Happy Martin Luther King Day!
As a chilly dawn breaks over Southeast Texas, a billboard with an image of Dr. King and one of his most famous quotes can be seen rising over eastbound Interstate 10, just a few miles west of the Louisiana border.
The image stands on MLK Dr., one of the main arteries of Orange, Texas where Tracie grew up and where we often visit our family with our children, ages 8 and 10.
Our girls, Georgia and Lila Jane, know a lot about Dr. King, his life and legacy. They know that only a generation ago he fought for all Americans to enjoy the freedoms of living in a democracy. They know that he ultimately gave his life in his ceaseless efforts to make our country a true democracy, one where all people, regardless of their color, could live without fear of authoritarian violence and suppression.
They know little of the insidious efforts of neo-Confederates like the Sons of Confederates Veterans who unveiled a newly built monument along MLK Dr. in Orange in the shadow of I-10 in 2017.

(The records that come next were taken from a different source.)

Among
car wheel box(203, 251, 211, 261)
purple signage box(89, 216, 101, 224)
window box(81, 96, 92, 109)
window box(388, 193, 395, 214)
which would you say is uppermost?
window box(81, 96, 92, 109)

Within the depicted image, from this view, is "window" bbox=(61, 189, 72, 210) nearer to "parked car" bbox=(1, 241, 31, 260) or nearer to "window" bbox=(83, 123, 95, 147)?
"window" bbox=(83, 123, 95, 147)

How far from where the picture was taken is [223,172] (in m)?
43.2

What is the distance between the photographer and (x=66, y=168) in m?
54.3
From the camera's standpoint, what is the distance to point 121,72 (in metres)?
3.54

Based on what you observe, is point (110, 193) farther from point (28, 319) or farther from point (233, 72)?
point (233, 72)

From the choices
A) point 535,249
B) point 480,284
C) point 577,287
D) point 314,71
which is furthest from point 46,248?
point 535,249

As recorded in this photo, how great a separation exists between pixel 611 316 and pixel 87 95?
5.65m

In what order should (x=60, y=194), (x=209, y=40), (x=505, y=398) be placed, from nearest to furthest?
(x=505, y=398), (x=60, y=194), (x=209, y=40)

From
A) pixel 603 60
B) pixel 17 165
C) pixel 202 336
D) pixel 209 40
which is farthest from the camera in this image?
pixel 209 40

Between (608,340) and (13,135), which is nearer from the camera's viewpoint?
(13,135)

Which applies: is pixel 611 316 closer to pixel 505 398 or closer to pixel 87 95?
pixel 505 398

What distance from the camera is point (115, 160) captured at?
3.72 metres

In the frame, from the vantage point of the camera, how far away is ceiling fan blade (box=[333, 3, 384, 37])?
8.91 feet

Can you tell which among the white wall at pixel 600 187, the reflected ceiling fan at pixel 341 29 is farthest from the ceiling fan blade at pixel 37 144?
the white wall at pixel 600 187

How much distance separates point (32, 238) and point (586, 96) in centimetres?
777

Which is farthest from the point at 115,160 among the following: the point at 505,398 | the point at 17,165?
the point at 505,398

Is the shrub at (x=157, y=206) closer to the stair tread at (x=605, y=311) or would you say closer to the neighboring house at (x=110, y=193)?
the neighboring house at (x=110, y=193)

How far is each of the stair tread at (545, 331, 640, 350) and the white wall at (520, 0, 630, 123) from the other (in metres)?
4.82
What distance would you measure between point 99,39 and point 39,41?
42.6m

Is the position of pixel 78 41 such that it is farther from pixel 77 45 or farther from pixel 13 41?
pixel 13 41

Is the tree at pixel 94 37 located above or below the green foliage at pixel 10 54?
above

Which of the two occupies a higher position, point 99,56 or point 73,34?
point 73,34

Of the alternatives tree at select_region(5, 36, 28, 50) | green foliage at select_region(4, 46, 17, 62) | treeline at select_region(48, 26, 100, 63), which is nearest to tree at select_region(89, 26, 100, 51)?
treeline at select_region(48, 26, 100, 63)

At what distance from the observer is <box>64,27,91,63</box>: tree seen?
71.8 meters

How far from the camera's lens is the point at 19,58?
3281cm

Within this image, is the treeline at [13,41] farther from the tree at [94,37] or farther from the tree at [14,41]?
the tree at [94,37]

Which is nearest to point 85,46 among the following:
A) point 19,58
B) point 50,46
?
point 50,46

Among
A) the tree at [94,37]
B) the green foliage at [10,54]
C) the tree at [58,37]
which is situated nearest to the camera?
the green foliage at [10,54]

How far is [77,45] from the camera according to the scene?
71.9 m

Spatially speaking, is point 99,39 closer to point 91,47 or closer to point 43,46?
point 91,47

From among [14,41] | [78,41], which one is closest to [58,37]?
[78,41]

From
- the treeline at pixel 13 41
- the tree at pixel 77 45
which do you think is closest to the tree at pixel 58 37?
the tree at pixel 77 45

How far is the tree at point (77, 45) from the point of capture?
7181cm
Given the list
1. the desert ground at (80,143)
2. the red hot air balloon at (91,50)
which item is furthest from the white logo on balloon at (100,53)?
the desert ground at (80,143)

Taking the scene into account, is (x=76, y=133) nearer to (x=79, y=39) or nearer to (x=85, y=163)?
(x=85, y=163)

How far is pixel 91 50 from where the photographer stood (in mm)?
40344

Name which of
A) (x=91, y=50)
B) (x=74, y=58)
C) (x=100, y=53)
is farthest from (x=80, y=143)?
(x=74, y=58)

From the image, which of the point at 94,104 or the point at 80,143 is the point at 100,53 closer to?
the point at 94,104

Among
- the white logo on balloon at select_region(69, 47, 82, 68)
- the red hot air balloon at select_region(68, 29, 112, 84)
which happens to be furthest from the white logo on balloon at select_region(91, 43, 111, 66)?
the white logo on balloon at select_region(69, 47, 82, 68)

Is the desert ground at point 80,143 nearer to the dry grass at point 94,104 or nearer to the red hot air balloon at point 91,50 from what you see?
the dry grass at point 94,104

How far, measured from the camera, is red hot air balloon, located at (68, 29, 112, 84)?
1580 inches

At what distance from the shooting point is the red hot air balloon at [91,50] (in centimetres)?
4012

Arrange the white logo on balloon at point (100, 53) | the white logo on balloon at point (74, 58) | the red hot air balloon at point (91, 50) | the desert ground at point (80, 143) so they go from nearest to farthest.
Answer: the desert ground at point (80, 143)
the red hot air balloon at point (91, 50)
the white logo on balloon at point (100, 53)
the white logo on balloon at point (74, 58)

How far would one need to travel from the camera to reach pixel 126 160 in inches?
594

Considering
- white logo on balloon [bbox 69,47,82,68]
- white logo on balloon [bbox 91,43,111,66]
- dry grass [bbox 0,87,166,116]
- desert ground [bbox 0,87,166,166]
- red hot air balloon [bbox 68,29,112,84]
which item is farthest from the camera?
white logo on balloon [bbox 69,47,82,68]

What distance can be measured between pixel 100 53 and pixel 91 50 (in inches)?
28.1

They know little of the Sons’ main propagandists, the Kennedy brothers, who sell their books on the Sons’ website — books like Was Jefferson Davis Right?, Rekilling Lincoln, and The South Was Right (also available on Amazon).
They know little of how their neo-Confederate foot soldiers, like the ones who raised the monument in Orange, claim to be merely celebrating their “heritage” and “history,” as they like to put it.
They know little of the historic, collective suffering the Black community in Orange has endured for generations since slavery, Reconstruction, and Jim Crow.
They know little of the pain that residents, Black and White, feel when they drive past the Sons’ neo-Confederate memorial when they drive to work each day.
Georgia and Lila Jane drove by those flags just a few months ago when they attended their great-grandmothers funeral. She worshipped at a church just a few miles up the road from the monument. Between the church and graveside services and then the reception that followed, they passed by the site four times. But they hardly know what those flags mean and what they represent to the people who live here.
They do know that their parents, with the help of generous donors, have raised the billboard that today appears across the road. They know that each year their family visits Orange on MLK Day to march in the city’s historic MLK Day parade (now on hold because of health concerns). They remember that they themselves have marched in that parade in years past.
Happy MLK Day! Please check out Jelani Cobb’s excellent essay for the New Yorker this week, “Martin Luther King, Jr.’s History Lessons.”
Tracie and I share our heartfelt thanks with everyone who contributed to our Go Fund Me campaign to raise the billboard this year. It was first posted on Friday and will remain in place throughout Black History Month (February).